─── DATA LISTING ───
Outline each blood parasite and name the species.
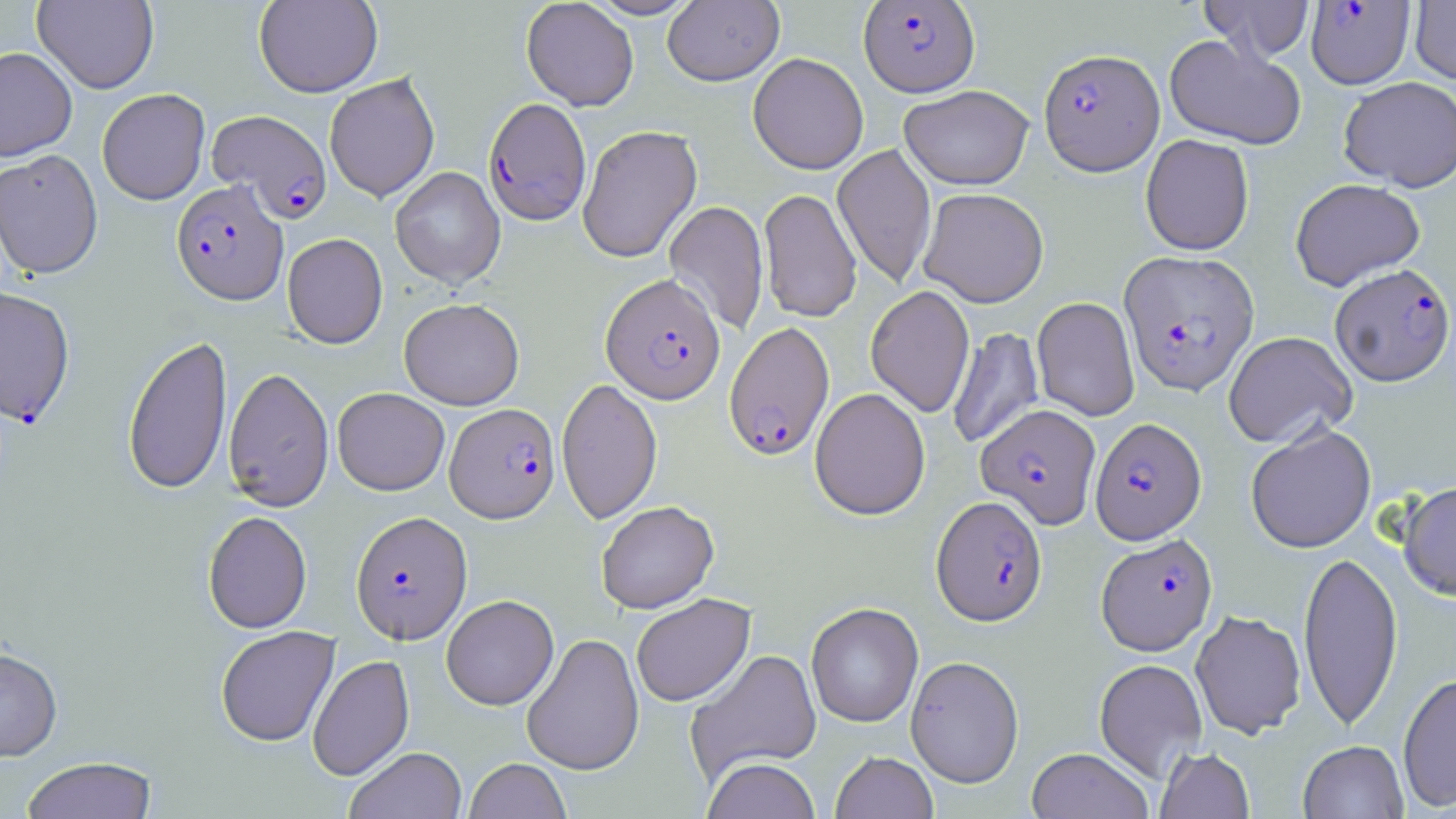

Approximate bounding boxes as [x1, y1, x2, y2] in pixels.
Plasmodium falciparum-infected red blood cells (subset): [859, 1, 979, 96], [1306, 1, 1415, 89], [1039, 48, 1165, 175], [483, 98, 592, 226], [205, 109, 332, 221], [171, 180, 288, 306], [1119, 250, 1259, 395], [1330, 263, 1454, 386], [601, 274, 725, 404], [724, 321, 835, 461], [445, 403, 560, 523], [976, 403, 1101, 528], [1090, 417, 1206, 543], [932, 495, 1047, 626], [350, 511, 473, 644], [1096, 533, 1218, 655].
No Plasmodium ovale, Plasmodium malariae, Plasmodium vivax, Babesia divergens, or Trypanosoma brucei observed.

Uninfected red blood cell locations (subset): [254, 0, 383, 97], [521, 0, 639, 111], [586, 0, 702, 20], [662, 0, 784, 86], [1199, 0, 1314, 60], [32, 1, 159, 94], [1410, 1, 1456, 84], [1164, 34, 1306, 150], [0, 47, 78, 161], [748, 52, 868, 174], [324, 73, 439, 202], [1339, 76, 1456, 192], [898, 84, 1033, 190], [97, 88, 210, 205], [578, 125, 702, 263], [1140, 134, 1254, 255], [832, 144, 936, 289], [0, 149, 104, 279], [390, 167, 506, 289], [1290, 178, 1426, 291], [919, 187, 1049, 307], [759, 188, 862, 323], [663, 200, 769, 335], [282, 233, 388, 349], [865, 286, 975, 418], [1031, 296, 1140, 422], [399, 298, 524, 410], [947, 327, 1044, 449], [1223, 331, 1358, 449], [122, 334, 233, 495], [223, 367, 334, 512], [556, 377, 662, 524], [333, 387, 449, 495], [810, 387, 930, 520], [1245, 423, 1376, 553], [1398, 479, 1456, 601], [596, 500, 719, 614], [203, 511, 313, 634], [1298, 549, 1403, 731], [631, 593, 755, 707], [441, 594, 559, 710], [806, 602, 923, 727], [1190, 610, 1306, 739], [215, 625, 340, 746], [522, 633, 644, 775], [0, 646, 63, 761], [685, 648, 823, 784], [307, 654, 414, 781], [905, 655, 1024, 787], [1094, 658, 1208, 783], [1398, 672, 1456, 811], [1298, 740, 1408, 818], [345, 746, 467, 819], [1026, 747, 1153, 819], [1155, 747, 1255, 819], [830, 751, 938, 819], [21, 756, 158, 819], [701, 757, 821, 819], [464, 758, 571, 818]. Slide-level diagnosis: Plasmodium falciparum. Captured at 1000x magnification. Light microscopy. Thin blood film. May-Grünwald-Giemsa-stained preparation. One field of a larger specimen. Image is 1456×819 pixels.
Locate every Plasmodium falciparum-infected red blood cell.
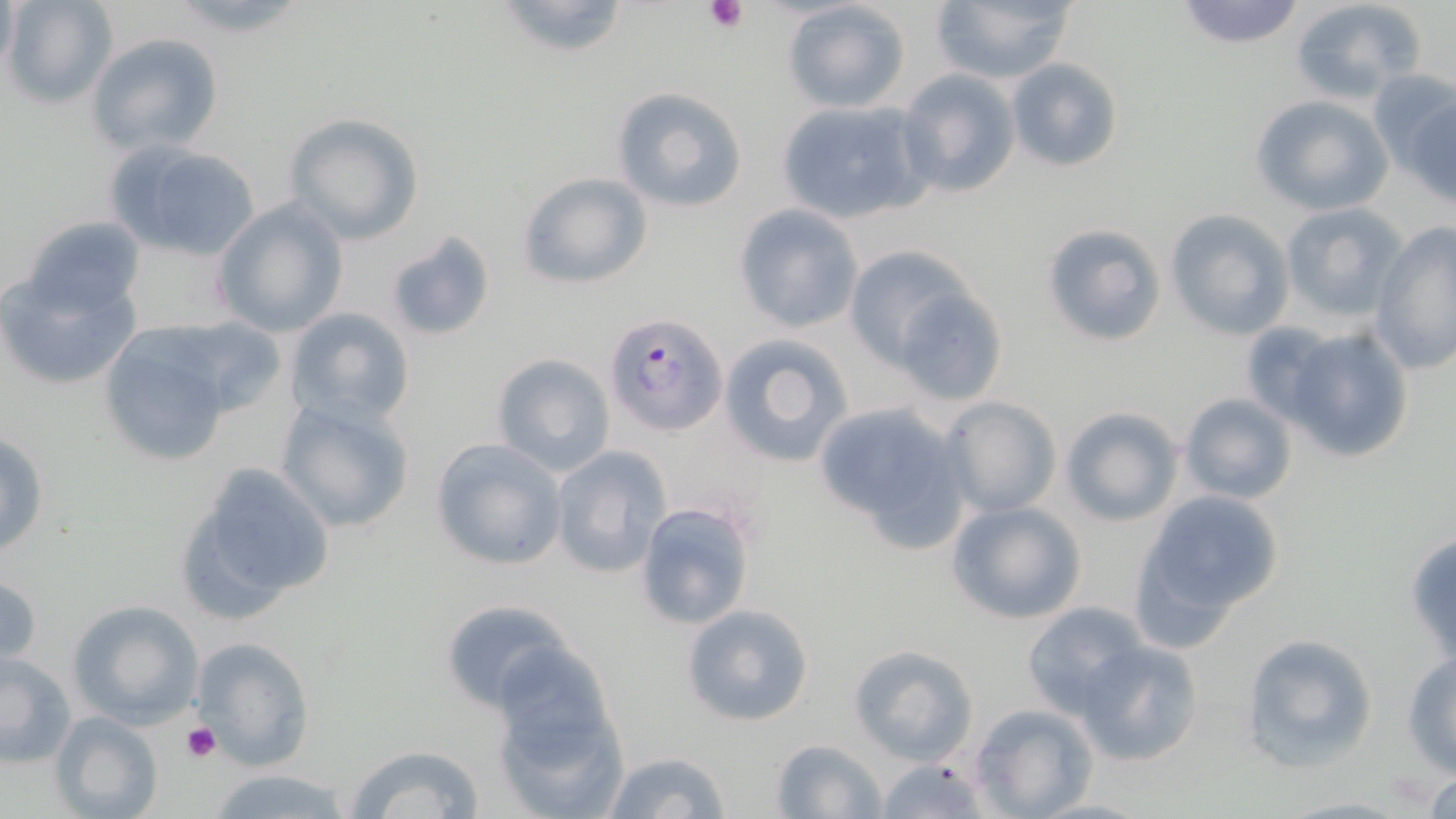
Approximate bounding boxes as (x1, y1, x2, y2) in pixels.
Plasmodium falciparum-infected red blood cells: (604, 311, 727, 436).

slide_level_diagnosis: Plasmodium falciparum
stain: May-Grünwald-Giemsa
preparation: thin blood smear
magnification: 1000x
image_size: 1456×819 pixels
uninfected_red_blood_cell_locations: 'approximate bounding boxes as (x1, y1, x2, y2) in pixels: (2, 0, 117, 108), (490, 0, 634, 59), (781, 0, 913, 114), (929, 0, 1079, 85), (1172, 0, 1307, 49), (1288, 0, 1426, 103), (85, 32, 224, 156), (1005, 57, 1123, 173), (897, 69, 1021, 199), (1398, 84, 1456, 204), (610, 86, 749, 213), (1249, 94, 1394, 216), (775, 99, 932, 224), (281, 112, 423, 244), (103, 138, 265, 261), (516, 171, 652, 289), (210, 199, 349, 339), (1278, 201, 1409, 323), (732, 204, 865, 335), (1163, 209, 1293, 340), (15, 215, 146, 319), (1042, 221, 1166, 347), (1369, 221, 1456, 377), (384, 230, 495, 343), (842, 245, 983, 371), (0, 264, 144, 392), (889, 283, 1009, 406), (283, 307, 415, 430), (95, 322, 247, 467), (1238, 322, 1350, 427), (1281, 325, 1414, 464), (718, 332, 854, 468), (491, 352, 616, 476), (1177, 391, 1300, 505), (940, 396, 1062, 517), (275, 397, 414, 534), (811, 401, 970, 549), (1057, 407, 1183, 527), (0, 431, 50, 559), (430, 439, 566, 572), (549, 444, 671, 578), (171, 458, 338, 622), (1135, 489, 1285, 627), (633, 498, 757, 631), (946, 500, 1086, 625), (1404, 532, 1456, 667), (0, 572, 42, 672), (438, 596, 578, 718), (66, 599, 204, 730), (1021, 601, 1147, 719), (680, 603, 814, 726), (1240, 634, 1376, 768), (190, 635, 316, 769), (1075, 639, 1205, 765), (848, 643, 979, 766), (1402, 650, 1456, 775), (0, 652, 76, 767), (491, 674, 629, 817), (972, 703, 1097, 819), (48, 710, 163, 819), (769, 739, 885, 819), (346, 744, 489, 819), (599, 750, 732, 819), (877, 759, 989, 819), (202, 767, 360, 819), (1417, 767, 1456, 819)'
platelet_locations: 'approximate bounding boxes as (x1, y1, x2, y2) in pixels: (703, 0, 749, 32), (182, 722, 221, 764)'
field_of_view: one of a larger specimen
modality: light microscopy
───
» EXERCISE REQUIREMENTS: Reproduce only the lines above spanning from the line containing "slide_level_diagnosis: Plasmodium falciparum" through the line containing "image_size: 1456×819 pixels", word for word.

» RESPONSE TO THIS TASK:
slide_level_diagnosis: Plasmodium falciparum
stain: May-Grünwald-Giemsa
preparation: thin blood smear
magnification: 1000x
image_size: 1456×819 pixels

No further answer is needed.